• [DATA PROVIDED]:
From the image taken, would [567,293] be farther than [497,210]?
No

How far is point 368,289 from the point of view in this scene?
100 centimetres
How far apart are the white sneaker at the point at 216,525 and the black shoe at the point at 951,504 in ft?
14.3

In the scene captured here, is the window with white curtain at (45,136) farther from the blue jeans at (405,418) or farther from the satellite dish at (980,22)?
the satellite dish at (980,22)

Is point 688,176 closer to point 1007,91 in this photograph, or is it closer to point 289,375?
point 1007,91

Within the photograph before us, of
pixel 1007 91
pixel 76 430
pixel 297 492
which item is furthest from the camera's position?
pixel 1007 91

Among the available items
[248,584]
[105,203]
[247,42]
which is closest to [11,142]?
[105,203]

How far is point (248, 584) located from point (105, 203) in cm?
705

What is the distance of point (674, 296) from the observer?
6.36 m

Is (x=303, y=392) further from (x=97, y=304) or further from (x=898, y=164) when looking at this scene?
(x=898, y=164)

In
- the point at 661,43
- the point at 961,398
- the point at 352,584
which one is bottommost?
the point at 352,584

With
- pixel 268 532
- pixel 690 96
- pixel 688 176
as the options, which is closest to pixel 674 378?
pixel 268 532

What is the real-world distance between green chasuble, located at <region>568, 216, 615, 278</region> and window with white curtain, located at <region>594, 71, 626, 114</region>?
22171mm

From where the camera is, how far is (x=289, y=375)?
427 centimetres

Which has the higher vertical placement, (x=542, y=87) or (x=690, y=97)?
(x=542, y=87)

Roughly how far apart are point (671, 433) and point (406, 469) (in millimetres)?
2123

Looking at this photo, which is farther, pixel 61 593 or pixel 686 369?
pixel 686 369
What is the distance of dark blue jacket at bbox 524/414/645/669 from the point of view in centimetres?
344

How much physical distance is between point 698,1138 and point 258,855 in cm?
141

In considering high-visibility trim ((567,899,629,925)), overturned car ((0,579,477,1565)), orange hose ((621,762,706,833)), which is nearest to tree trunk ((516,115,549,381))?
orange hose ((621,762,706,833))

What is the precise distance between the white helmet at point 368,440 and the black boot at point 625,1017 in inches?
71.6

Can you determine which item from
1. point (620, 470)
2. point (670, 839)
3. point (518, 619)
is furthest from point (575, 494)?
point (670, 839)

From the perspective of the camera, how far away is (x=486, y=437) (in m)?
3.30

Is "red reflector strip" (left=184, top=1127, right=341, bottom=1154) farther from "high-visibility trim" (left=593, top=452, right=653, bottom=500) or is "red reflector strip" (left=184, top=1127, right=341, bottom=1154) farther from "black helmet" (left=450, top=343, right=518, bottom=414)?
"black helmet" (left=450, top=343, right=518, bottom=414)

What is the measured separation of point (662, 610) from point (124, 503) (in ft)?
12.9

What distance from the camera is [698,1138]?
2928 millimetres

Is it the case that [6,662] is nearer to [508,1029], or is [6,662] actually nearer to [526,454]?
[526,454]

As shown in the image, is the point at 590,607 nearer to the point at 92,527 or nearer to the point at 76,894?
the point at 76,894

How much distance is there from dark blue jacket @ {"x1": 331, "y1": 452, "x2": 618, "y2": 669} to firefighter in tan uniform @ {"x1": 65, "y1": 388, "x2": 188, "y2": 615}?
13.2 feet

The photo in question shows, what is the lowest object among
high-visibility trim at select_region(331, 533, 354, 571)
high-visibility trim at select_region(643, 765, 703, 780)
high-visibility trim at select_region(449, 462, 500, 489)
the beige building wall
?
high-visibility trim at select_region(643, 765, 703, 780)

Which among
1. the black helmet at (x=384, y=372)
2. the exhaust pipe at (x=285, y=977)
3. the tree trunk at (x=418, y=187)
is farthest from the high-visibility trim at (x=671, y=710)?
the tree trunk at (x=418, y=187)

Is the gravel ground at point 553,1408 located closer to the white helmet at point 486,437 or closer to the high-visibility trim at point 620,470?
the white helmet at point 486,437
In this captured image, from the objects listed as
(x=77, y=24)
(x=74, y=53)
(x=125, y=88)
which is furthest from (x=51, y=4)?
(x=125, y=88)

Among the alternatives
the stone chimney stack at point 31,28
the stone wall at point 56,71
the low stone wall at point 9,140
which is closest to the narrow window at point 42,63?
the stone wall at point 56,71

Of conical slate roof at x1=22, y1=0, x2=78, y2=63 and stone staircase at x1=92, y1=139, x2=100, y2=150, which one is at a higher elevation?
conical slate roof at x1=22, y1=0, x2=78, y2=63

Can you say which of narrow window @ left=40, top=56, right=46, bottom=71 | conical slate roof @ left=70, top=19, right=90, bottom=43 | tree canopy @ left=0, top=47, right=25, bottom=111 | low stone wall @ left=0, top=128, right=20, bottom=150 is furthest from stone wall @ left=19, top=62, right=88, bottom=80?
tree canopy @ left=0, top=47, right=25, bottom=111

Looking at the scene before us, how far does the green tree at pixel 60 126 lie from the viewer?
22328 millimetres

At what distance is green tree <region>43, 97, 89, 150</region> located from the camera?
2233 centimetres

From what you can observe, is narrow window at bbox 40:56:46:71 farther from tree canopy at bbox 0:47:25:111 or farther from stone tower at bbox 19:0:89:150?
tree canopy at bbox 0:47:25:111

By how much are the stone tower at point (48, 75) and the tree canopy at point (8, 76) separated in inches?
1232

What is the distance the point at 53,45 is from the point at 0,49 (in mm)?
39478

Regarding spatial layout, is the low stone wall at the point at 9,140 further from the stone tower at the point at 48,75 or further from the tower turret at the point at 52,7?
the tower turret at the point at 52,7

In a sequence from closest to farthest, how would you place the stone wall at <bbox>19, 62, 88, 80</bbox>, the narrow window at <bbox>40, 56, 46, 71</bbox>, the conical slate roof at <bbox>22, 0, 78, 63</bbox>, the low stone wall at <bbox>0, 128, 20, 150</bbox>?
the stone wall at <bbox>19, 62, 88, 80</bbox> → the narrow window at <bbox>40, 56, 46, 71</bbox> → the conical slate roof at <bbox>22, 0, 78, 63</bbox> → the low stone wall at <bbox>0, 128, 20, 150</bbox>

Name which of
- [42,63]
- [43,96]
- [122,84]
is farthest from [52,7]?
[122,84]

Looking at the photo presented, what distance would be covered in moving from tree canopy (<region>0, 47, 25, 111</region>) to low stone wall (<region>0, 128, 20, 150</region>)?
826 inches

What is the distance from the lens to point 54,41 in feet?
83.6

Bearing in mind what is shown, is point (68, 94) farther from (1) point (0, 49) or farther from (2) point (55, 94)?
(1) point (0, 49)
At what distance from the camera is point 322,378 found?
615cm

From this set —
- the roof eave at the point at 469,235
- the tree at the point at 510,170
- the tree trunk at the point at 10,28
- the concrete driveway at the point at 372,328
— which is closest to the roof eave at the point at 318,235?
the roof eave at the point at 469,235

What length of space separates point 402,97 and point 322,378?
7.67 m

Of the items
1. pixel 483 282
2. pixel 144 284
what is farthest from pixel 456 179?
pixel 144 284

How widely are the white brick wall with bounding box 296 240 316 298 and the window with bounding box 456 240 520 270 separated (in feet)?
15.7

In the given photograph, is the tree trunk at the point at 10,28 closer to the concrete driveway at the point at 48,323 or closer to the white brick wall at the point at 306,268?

• [TASK DETAILS]: Arrange the lines from the start of the records through the line containing "100 centimetres" as a Markdown table with the columns Row and Line, skipping blank lines.

• [SOLUTION FOR THIS EXERCISE]:
| Row | Line |
|---|---|
| 1 | From the image taken, would [567,293] be farther than [497,210]? |
| 2 | No |
| 3 | How far is point 368,289 from the point of view in this scene? |
| 4 | 100 centimetres |